We cuddled skin to skin for a moment before I realized that something was wrong - Kat was white and shaking. I got jabbed in the leg with a needle, and had the oxytocin turned up and the nurse was practically doing a handstand on my stomach. I was bleeding. I just focussed on my baby so as not to panic and let them do their job. Luckily the cord had stopped pulsing by that point - they wanted to get the placenta out, and wanted to cut the cord ASAP. Robb still got to do it, and then they took my little guy to the pediatrician across the room to be looked over while they tried to stop my hemorrhage. Robb went with him. I was more frightened now that I didn’t have a baby to distract me, but Robb and Bethan helped with that. Oren was weighed - 9 lbs 11 oz! 21 inches and a 37.5cm head! We looked at the placenta - it looked good, intact. They set it aside in a safe place. As soon as I got Oren back, I put him to the breast, and he latched like a champ.
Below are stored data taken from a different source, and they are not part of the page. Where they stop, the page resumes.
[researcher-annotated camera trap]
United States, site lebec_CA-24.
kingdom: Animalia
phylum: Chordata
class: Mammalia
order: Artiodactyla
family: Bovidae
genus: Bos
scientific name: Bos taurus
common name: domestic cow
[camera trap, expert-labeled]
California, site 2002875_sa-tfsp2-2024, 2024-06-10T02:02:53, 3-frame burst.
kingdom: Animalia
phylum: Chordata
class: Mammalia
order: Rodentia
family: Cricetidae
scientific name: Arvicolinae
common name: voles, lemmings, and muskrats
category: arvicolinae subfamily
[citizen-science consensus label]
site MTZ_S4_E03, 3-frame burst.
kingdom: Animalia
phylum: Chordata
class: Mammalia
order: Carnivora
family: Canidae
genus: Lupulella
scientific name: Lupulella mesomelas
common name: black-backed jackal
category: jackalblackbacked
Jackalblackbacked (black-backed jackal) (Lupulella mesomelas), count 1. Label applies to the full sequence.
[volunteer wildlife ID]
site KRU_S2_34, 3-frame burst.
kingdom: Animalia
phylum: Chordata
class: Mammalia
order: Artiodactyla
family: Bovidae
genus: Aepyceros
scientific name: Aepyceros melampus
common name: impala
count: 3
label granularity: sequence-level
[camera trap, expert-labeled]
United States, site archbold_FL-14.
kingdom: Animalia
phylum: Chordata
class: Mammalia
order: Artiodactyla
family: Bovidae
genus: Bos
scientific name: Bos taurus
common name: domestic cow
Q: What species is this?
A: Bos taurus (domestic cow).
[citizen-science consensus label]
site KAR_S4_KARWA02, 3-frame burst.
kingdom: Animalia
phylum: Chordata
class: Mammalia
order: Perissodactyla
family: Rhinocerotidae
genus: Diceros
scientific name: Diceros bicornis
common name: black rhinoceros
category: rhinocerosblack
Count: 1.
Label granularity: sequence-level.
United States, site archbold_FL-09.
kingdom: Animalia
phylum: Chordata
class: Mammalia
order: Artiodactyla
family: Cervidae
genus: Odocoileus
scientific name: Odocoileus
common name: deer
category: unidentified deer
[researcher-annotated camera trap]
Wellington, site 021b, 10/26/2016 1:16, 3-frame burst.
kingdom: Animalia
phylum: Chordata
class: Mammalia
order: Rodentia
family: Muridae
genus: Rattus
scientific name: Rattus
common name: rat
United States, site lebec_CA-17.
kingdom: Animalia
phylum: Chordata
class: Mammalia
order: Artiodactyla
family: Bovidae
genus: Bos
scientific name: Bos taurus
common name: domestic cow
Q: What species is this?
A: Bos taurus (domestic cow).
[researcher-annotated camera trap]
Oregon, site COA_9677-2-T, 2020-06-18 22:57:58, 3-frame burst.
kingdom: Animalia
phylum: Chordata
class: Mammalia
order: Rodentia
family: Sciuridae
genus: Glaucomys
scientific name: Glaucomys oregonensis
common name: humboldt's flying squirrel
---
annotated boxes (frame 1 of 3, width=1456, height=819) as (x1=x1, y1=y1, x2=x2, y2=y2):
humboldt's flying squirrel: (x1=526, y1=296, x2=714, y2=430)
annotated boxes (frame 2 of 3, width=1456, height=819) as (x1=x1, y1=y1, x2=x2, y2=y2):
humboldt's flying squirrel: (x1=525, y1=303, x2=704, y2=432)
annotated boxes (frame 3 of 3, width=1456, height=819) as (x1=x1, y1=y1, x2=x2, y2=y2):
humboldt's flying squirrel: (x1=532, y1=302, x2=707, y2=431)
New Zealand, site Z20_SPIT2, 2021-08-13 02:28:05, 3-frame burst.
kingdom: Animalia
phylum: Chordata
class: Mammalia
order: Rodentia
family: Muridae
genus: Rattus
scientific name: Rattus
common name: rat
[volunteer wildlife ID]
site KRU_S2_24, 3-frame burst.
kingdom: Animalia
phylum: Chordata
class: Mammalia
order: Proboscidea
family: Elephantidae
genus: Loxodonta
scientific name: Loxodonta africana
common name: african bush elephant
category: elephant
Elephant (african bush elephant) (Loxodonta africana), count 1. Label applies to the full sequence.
The bleeding had slowed, but not stopped, and they kept pushing on my uterus and causing blood to gush out. Nursing would cause blood to gush out. They were concerned. So finally, Kat said she had to check inside my uterus for clots. That was excruciating. And when she said she needed to clean out all the clots she found, with her hand, I nearly fainted. So they got me the laughing gas, and I huffed and puffed and gasped and cried as she rooted around inside of me. Worst. Feeling. Ever. Drug free labour, but man I needed that gas for the final procedure. And the bleeding finally stopped. I requested a couple of stitches for my two minor tears, because if I didn’t get them stitched I would have needed to limit my activity like going up and down stairs, and I just couldn’t do that.
I was shaky and anxious about my bleeding, and I remember feeling disappointed that I didn’t have that same sense of triumphant euphoria that I had with my first birth. I was just tired, and scared, and looking at this little pink stranger in my arms. But he had a name, and just like we did with our daughter, when we were asked what his name was, Robb and I just looked at each other and both said “Oren” at the same time. So we did know him after all, our little baby laughed into this world.